1 and 3. 8. In support of his contention that the Will in question has not been properly proved, the learned Advocate for the petitioner has referred some decisions of the Supreme Court and also of this Court. In this way, he has placed reliance in the case of Gura vs. Atma Singh & Ors., reported in (1992) 2 SCC 507 , Gurudas Chatterjee vs. Bijoy Krishna Banerjee & Ors., reported in 74 C. W. N. 1041, Shashi Kumar Banerjee & Ors. VS. Subodh Kumar Banerjee since deceased, his legal representatives & Ors., reported in AIR 1964 SC 529 . In these cases, it has been laid down that the mode of proving a Will does not originally differ from that of proving any other document except as to the special requirement of attestation prescribed in the case of a Will by section 63 of the Indian Succession Act. The onus of proving the Will is on the propounder and in the absence of suspicious circumstances surrounding the execution of the Will, proof of testamentary capacity and the signature of the testator as required by law is sufficient to discharge the onus. In the instant case, in course of his argument, the learned advocate for the appellant has drawn our attention to the fact of non-examination of the said Kushadhaj Gaji as the only suspicious circumstance which can raise a doubt about the proper execution of the Will in question.
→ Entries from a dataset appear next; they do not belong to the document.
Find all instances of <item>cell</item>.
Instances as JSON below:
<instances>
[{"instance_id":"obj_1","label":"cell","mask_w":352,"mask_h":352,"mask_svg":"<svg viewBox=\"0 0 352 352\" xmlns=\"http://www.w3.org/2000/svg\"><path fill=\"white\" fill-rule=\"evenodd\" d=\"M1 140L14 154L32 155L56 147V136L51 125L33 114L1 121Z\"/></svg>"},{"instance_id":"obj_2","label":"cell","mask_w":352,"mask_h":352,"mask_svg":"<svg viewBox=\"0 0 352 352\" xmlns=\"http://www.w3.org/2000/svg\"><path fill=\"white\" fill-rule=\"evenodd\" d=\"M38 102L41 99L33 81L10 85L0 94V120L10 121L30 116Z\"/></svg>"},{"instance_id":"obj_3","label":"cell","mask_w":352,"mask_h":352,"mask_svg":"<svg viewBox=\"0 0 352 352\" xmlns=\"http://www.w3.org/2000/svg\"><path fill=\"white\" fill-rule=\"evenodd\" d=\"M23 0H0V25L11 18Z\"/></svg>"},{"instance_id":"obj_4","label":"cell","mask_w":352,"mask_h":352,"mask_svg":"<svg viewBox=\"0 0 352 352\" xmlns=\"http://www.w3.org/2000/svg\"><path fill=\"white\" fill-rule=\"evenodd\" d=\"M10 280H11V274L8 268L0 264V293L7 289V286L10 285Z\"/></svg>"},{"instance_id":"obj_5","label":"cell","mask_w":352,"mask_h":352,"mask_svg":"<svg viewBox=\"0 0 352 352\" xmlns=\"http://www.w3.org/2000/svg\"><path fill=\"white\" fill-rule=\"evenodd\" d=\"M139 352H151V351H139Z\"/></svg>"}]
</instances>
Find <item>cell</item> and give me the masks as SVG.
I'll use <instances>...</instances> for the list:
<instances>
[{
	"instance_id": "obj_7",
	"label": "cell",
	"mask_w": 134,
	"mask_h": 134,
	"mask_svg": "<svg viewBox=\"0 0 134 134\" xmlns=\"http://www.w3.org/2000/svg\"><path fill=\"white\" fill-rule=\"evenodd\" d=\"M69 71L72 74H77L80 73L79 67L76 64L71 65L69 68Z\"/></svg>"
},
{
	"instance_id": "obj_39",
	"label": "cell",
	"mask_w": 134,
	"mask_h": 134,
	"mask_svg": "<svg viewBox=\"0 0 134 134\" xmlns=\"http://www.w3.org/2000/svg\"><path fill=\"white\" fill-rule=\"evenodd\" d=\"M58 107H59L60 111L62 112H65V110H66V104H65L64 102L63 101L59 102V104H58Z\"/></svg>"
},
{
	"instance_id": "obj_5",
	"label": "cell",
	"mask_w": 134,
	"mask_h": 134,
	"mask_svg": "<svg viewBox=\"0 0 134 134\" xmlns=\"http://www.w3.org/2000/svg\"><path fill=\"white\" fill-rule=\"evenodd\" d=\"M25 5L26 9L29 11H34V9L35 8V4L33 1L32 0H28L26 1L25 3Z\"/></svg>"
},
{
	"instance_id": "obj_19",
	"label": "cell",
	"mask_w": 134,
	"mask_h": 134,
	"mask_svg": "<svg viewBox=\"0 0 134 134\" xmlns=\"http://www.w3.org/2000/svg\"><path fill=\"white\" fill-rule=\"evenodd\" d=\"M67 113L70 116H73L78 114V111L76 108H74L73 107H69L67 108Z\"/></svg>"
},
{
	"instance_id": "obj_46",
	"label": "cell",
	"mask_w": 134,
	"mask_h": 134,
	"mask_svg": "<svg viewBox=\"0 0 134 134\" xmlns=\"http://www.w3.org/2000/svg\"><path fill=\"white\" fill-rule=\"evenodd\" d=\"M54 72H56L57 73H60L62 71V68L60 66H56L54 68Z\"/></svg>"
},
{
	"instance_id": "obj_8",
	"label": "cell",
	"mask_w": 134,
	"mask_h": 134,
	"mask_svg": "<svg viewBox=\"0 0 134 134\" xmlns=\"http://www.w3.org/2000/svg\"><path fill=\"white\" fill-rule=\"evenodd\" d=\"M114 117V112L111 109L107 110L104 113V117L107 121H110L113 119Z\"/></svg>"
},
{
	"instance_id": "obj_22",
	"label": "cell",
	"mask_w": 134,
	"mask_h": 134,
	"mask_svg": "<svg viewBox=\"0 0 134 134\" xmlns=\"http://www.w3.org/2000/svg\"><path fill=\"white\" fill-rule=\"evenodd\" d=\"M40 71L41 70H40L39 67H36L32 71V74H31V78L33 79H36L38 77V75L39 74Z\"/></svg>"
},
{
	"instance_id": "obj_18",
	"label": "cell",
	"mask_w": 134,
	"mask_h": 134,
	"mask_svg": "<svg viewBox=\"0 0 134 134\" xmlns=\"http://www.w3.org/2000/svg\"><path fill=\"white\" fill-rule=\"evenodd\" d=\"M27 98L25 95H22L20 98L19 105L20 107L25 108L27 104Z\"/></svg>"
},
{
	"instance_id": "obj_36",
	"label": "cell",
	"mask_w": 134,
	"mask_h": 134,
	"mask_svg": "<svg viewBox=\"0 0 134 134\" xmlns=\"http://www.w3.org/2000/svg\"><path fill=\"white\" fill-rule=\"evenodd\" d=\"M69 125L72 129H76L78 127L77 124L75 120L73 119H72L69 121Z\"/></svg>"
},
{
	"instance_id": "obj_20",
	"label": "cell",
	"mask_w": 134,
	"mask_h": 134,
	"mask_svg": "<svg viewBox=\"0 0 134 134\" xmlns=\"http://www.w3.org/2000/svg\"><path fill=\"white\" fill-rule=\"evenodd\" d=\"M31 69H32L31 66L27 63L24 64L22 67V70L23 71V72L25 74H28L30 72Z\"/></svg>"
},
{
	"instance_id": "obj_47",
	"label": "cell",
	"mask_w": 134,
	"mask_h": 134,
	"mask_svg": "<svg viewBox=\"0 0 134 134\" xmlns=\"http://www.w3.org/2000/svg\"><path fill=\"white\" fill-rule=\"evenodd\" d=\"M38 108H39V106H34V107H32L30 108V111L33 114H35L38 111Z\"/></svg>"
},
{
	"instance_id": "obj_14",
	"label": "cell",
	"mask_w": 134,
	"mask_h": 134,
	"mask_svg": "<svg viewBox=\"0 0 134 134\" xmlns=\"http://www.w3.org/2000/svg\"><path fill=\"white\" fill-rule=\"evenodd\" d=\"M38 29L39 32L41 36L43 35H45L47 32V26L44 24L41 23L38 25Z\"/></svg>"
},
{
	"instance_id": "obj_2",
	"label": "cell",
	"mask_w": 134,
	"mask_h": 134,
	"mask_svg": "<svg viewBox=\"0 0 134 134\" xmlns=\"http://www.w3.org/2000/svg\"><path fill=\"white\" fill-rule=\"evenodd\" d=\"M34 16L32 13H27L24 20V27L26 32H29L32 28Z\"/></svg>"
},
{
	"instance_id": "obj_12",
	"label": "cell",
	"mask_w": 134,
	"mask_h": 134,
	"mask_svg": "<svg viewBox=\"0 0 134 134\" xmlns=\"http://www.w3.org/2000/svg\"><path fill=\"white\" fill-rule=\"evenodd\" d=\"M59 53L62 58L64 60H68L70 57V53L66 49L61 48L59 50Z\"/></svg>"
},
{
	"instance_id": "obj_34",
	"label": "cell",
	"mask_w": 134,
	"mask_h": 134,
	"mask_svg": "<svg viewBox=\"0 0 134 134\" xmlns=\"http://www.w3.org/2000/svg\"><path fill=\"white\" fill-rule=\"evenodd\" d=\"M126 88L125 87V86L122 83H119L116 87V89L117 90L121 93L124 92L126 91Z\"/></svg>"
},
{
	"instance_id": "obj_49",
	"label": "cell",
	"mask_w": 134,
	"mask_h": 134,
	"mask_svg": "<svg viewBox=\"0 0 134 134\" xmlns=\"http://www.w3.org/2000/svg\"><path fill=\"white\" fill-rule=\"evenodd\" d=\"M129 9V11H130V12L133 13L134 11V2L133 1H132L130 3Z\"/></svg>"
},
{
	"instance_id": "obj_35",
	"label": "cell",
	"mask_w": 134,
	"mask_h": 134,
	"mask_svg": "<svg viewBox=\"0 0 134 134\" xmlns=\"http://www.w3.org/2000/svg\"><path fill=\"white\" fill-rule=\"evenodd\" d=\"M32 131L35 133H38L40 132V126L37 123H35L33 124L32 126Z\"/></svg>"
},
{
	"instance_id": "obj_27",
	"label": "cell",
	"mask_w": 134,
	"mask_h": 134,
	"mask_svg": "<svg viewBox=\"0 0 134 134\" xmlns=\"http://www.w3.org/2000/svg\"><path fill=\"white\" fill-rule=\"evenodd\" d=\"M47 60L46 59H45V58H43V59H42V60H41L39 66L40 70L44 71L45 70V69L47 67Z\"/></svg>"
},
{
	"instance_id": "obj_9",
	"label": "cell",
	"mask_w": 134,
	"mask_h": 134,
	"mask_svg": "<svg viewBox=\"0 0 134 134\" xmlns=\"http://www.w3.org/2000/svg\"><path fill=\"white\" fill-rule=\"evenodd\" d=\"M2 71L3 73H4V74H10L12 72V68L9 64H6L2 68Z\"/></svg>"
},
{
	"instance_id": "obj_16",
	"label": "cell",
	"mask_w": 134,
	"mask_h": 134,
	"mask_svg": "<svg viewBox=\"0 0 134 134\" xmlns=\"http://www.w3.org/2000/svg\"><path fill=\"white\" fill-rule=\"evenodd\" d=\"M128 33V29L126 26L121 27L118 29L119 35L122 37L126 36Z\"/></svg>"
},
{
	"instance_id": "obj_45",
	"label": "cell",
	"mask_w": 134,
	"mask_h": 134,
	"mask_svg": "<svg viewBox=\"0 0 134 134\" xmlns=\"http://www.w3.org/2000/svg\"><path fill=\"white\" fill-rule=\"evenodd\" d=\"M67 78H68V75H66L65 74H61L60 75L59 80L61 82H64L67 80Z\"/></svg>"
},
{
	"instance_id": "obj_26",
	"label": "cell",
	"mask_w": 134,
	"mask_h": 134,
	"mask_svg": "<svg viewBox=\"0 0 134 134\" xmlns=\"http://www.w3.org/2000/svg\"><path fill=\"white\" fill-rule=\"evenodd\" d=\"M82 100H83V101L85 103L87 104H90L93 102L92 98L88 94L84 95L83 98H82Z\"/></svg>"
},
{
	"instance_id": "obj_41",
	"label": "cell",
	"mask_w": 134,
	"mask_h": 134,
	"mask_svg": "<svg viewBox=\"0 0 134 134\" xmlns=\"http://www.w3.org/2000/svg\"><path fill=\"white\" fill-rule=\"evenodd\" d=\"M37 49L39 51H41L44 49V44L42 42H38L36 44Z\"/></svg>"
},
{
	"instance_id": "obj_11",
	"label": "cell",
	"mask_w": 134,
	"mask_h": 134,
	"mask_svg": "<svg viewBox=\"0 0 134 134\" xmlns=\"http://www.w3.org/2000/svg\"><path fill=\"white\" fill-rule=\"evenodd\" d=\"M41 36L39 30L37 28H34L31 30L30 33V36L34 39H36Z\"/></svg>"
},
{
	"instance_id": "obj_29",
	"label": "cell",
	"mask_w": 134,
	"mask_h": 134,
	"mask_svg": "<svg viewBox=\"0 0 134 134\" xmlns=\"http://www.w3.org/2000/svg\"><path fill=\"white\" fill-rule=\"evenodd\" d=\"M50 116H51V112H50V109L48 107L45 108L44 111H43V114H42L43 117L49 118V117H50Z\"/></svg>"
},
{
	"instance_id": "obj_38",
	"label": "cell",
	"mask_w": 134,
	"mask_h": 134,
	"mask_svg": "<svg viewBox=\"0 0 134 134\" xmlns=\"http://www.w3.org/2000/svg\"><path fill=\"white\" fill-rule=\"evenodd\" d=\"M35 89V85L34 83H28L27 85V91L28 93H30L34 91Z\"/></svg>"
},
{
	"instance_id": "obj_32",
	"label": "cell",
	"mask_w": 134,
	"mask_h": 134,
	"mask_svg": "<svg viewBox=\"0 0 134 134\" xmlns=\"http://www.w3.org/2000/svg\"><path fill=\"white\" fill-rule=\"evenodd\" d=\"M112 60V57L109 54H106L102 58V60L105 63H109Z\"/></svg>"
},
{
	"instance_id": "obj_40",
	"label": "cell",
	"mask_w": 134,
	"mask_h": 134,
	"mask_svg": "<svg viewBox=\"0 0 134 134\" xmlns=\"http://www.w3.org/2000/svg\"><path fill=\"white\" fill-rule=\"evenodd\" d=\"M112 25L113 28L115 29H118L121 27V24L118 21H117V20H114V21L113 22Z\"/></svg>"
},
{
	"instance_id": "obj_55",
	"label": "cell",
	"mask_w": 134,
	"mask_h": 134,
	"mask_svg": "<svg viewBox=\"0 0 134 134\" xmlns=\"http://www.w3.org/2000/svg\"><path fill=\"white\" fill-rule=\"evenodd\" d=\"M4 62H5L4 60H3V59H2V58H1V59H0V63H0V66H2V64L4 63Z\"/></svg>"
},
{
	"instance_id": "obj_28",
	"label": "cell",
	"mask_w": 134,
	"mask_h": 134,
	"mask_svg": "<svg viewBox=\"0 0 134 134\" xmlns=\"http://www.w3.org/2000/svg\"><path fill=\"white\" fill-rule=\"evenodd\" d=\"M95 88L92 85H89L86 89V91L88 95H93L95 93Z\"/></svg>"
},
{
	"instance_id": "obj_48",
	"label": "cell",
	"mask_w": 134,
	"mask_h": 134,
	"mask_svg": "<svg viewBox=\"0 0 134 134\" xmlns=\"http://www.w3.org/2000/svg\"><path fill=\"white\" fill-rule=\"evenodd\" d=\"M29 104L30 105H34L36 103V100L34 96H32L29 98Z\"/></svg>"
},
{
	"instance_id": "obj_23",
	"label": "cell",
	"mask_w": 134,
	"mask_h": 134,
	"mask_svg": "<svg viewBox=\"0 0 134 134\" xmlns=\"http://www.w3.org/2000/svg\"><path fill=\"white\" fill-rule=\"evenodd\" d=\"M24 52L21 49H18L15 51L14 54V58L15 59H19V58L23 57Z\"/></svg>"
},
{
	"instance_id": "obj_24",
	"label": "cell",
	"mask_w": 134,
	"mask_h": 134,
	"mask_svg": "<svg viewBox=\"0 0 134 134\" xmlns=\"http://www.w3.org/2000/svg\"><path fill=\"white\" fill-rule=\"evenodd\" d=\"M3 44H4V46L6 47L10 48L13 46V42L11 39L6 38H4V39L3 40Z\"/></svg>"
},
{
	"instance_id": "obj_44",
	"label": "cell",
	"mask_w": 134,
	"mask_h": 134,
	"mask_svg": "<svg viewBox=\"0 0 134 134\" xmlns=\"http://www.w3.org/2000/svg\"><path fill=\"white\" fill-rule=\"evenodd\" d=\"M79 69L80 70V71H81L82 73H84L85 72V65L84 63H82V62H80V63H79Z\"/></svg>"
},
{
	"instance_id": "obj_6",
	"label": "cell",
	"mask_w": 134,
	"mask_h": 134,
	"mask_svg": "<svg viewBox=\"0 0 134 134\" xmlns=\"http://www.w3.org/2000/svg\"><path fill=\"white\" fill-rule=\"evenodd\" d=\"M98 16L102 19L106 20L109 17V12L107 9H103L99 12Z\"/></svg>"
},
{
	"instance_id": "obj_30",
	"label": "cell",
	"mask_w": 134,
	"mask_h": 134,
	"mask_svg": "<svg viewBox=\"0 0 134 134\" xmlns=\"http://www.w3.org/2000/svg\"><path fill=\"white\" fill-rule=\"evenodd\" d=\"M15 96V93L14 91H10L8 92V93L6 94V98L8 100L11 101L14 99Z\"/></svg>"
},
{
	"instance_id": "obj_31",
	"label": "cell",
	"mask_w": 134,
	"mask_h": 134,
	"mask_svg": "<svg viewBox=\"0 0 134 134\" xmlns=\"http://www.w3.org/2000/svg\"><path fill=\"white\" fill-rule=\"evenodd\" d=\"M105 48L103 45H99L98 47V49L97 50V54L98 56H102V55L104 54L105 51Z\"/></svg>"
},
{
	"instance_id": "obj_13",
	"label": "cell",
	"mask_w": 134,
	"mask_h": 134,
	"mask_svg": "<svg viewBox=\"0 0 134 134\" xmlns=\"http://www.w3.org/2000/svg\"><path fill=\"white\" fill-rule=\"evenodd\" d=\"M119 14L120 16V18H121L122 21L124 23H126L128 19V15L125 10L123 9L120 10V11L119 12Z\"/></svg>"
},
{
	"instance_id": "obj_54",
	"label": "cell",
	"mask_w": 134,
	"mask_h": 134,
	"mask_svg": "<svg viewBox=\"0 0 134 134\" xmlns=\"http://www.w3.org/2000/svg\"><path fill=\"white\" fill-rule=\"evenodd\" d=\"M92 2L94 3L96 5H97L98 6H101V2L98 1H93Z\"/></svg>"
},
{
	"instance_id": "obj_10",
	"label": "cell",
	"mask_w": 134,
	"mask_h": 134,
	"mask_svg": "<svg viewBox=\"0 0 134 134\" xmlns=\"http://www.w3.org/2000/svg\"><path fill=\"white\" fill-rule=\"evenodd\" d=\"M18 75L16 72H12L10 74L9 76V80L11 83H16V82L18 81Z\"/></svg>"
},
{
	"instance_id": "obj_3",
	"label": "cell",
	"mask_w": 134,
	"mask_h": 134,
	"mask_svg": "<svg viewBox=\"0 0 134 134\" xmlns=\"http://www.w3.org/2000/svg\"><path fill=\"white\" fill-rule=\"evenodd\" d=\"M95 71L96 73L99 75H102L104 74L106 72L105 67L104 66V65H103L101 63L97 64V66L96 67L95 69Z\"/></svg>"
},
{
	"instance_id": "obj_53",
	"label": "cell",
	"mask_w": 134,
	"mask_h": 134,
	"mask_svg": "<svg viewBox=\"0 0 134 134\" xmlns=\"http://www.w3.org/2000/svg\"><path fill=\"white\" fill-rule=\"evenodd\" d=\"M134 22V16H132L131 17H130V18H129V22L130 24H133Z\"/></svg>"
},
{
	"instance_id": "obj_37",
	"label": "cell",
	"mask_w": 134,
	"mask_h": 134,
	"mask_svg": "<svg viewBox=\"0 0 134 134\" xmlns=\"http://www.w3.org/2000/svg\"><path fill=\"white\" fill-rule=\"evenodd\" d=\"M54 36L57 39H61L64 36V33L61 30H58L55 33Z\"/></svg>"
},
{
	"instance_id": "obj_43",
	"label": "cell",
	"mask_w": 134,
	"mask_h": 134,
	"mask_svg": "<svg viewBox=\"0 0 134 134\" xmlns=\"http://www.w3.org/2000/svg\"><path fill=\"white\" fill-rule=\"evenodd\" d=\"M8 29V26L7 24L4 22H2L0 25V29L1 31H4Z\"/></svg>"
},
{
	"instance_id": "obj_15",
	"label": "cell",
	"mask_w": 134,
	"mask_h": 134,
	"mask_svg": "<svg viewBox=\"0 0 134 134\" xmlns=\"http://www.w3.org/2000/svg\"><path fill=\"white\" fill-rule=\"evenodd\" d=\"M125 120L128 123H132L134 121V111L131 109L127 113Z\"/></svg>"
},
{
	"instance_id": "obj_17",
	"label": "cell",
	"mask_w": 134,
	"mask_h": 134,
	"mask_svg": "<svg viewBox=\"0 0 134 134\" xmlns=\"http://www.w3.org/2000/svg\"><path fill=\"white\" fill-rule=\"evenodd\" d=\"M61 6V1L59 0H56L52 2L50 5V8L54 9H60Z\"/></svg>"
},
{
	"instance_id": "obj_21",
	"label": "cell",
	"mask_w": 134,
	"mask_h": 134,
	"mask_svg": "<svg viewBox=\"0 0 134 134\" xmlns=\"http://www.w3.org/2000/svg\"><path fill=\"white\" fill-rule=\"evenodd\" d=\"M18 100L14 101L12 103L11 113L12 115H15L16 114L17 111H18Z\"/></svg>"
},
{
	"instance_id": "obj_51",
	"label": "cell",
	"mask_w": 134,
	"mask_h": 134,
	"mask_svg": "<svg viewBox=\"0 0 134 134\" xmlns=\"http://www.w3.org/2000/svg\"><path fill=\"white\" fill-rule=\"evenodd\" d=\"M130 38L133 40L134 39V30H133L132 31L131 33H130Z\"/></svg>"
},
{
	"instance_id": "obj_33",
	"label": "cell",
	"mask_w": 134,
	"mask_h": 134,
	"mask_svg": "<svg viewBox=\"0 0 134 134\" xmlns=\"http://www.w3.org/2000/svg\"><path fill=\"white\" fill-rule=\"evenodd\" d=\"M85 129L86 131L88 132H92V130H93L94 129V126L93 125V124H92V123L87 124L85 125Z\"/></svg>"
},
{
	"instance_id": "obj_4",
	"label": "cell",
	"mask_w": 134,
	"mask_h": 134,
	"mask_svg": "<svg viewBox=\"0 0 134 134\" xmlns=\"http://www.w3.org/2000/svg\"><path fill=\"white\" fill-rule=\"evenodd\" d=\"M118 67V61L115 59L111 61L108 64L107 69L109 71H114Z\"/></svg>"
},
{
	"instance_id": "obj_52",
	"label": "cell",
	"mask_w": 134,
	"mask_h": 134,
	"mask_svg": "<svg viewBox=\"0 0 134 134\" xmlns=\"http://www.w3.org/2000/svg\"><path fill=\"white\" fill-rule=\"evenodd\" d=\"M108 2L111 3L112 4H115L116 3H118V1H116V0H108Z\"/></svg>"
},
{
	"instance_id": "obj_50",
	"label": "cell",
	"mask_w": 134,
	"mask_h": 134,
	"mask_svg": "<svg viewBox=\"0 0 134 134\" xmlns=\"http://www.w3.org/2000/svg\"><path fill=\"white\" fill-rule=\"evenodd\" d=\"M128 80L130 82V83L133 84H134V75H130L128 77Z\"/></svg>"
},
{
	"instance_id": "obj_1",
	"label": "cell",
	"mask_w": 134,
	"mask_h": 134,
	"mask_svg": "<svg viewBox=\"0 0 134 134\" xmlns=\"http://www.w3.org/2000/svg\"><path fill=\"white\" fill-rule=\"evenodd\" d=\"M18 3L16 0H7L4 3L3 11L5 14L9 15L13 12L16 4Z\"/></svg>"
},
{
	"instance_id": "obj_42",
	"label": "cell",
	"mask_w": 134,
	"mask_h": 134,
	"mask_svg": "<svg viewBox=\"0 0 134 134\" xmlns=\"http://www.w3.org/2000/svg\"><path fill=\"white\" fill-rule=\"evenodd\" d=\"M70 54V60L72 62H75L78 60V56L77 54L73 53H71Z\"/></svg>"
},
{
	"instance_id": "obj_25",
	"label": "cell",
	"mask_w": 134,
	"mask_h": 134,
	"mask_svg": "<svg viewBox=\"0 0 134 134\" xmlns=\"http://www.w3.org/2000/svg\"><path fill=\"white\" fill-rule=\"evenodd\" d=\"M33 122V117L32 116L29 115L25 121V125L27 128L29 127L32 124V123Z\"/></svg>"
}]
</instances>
We have already pointed out that when the propounder has discharged the onus by proving the Will through the oral testimonies of two attesting witnesses whose evidence on the material points has not been demolished by the cross-examination, the mere non-examination of the said Kushadhaj Gaji cannot be a cogent ground for raising any suspicion about proper execution of the document. Since no other question has been raised by the learned Advocate for the appellant, we need not consider the same, which has been duly considered by the trial court in the impugned judgment. 9. In the result, the appeal must fail. Appeal is dismissed. Judgment and decree passed by the court below are hereby affirmed. No cost. Appeal fails and dismissed.